Diese Zahlen machen deutlich: Das System Massentierhaltung ist am Ende. Neben den schädlichen Auswirkungen auf Umwelt und Klima und dem erheblichen Tierleid, das es hervorruft, wird es zunehmend auch zu einer gesundheitlichen Gefährdung für den Menschen. Mediziner und Mikrobiologen warnen bereits vor dem Rückfall in ein prä-antibiotisches Zeitalter. Die Hauptgründe für die zunehmenden Resitenzbildungen und die steigende Unwirksamkeit der Antibiotika sehen sie in der inflationären Verschreibepraxis in der Humanmedizin und der massiven Antibiotikavergabe in der intensiven Nutztierhaltung.
Im Kampf gegen den Missbrauch von Antibiotika in der Tierhaltung plant Bundesministerin Ilse Aigner jedoch nur kosmetische Änderungen. Ein konsequentes Vorgehen scheut sie, weil ihr klar ist: Die industrielle Fleischproduktion funktioniert ohne Antibiotika nicht.
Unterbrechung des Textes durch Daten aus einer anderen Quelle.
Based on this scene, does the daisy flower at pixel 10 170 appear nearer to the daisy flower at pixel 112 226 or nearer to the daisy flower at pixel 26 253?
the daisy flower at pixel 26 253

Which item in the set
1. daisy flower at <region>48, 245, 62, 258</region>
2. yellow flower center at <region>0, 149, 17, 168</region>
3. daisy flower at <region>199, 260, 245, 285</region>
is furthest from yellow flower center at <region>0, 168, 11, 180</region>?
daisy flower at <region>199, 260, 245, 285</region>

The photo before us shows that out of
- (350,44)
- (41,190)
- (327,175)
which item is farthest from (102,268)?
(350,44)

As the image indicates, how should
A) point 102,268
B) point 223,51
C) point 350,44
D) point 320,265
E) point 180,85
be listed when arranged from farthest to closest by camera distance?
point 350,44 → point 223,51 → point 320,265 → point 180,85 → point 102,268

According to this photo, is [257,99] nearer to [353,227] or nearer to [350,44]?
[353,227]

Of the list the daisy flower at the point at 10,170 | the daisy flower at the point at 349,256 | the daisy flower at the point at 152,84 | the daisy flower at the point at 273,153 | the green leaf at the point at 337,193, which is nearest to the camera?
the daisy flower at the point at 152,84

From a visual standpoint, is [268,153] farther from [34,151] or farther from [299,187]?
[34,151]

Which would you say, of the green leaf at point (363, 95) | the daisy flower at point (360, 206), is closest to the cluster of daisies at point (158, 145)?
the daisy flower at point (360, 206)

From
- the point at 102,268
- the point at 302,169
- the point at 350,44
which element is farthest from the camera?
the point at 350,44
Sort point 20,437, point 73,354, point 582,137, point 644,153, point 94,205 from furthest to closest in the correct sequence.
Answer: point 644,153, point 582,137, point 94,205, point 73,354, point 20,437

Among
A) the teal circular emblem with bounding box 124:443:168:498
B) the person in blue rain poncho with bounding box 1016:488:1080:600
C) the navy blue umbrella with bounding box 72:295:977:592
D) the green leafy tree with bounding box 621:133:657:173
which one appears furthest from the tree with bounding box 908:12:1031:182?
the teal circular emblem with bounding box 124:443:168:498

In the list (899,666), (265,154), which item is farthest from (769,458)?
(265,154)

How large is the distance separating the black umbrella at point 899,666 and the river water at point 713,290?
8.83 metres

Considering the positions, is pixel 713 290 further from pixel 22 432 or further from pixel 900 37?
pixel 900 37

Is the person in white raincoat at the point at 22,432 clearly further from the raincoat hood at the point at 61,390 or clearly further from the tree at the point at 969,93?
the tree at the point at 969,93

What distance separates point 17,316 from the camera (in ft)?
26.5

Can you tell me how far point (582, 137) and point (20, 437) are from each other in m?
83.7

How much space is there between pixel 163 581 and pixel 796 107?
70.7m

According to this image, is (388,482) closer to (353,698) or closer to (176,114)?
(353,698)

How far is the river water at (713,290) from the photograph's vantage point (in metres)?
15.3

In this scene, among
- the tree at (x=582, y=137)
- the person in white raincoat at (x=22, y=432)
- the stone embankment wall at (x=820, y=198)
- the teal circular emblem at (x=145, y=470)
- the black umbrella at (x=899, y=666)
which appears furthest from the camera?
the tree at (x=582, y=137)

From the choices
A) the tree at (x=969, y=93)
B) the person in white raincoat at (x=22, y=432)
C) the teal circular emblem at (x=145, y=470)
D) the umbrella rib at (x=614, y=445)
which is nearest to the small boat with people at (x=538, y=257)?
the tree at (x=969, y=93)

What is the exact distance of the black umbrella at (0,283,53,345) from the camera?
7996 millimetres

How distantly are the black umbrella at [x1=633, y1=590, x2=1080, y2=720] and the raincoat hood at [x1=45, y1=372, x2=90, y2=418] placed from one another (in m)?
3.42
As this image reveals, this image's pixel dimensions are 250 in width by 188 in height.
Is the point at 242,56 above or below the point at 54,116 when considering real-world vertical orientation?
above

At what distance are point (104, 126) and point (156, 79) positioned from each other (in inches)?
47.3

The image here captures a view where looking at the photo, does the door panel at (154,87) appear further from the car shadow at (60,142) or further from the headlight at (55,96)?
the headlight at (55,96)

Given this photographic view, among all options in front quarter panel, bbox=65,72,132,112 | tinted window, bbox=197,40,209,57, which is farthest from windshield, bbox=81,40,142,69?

Zwar hat sie eine Änderung des Arzneimittel-Gesetzes vorgelegt, mit dem die Dokumentationspflichten bei der Antibiotika-Vergabe etwas verbessert werden sollen. Wirklich zielführende Ansätze fehlen aber. Weder wird die direkte Meldung von Antibiotika-Verschreibungen durch die Tierärzte in eine für alle Kontrollbehörden zugängliche Datenbank vorgeschrieben, noch soll genauer definiert werden, ab wann überhaupt eine Bestandsbehandlung anstelle einer Einzeltierbehandlung erfolgen darf. An die Tatsache, dass Tierärzte Mengenrabatte auf Antibiotika erhalten und somit ein Anreiz zu hohen Verschreibungen gesetzt wird, traut sich die Ministerin nicht ran.
Auch beim Thema Qualzuchten liefert Aigner nicht das, was sie verspricht. Zwar will sie den Qualzuchtparagrafen im Tierschutzgesetz überarbeiten. Juristen sind aber überzeugt, dass die von ihr vorgelegte Formulierung die Rechtsprechung zum Verbot von Qualzuchten keinesfalls erleichtern wird. Es wird also weiterhin die Regel bleiben, dass z.B. die Puten-Rassen BIG6 und BIG7 so auf Fleischzuwachs gezüchtet werden, dass die Tiere ab der 12. Woche nicht mehr aufstehen können, weil ihre Gelenke durch das hohe Gewicht deformiert sind. Es verwundert nicht, dass diese Tiere ohne Antibiotika das Schlachtalter überhaupt nicht erreichen.
Wir Grünen fordern ein umfassendes Maßnahmenpaket, um den Missbrauch von Antibiotika wirksam einzudämmen. Nur so lassen sich weiteres Tierleid und die Entstehung von Antibiotika-Resistenzen wirksam vermeiden.